My second quibble is with this book's use of the term ‘play’. Throughout the text, play means so many disparate things, which are sometimes used as synonyms when they ought not to be. ‘Play’ encompasses working with creative arts, using child-friendly assessment tools, exploring displacement using puppets, observing children with dolls, engaging them with games and using drama as an educational tool in a school campaign to combat sexism. To add confusion, some definitions of play are offered at the beginning of the book and then not referred to again.

This book could have been a rich, intercultural discourse from places as diverse as Kolkata, Mumbai, Egypt, Barbados, Tanzania and Montenegro. If this multi-author text had been skillfully edited, it probably would have been. Instead, lengthy, meandering paragraphs and sudden lurches between conceptual models, history and accounts of projects are hard to read. Imagine arriving at an art gallery where paintings are strewn haphazard over the floor, rather than hung.

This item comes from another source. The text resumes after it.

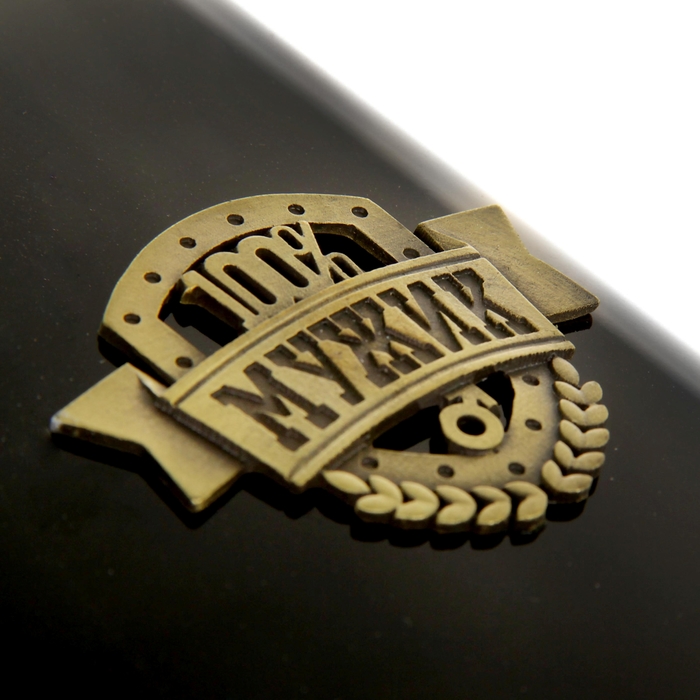 Фляжка "100% Мужик" 1920 мл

The gem? Chapter 5 on story stems as assessment tools. Narrative story stems are an evidence-based assessment of attachment of children, using storytelling assisted by doll play. It is has been validated by a number of research studies and can be used with preschool children and those in their early school years.

The rest of the book often reads more like a set of assembly instructions: ‘it is critical to enter [children's] inner world and identify the key connect points’. Play might be a lot of things, but it shouldn't be such hard work.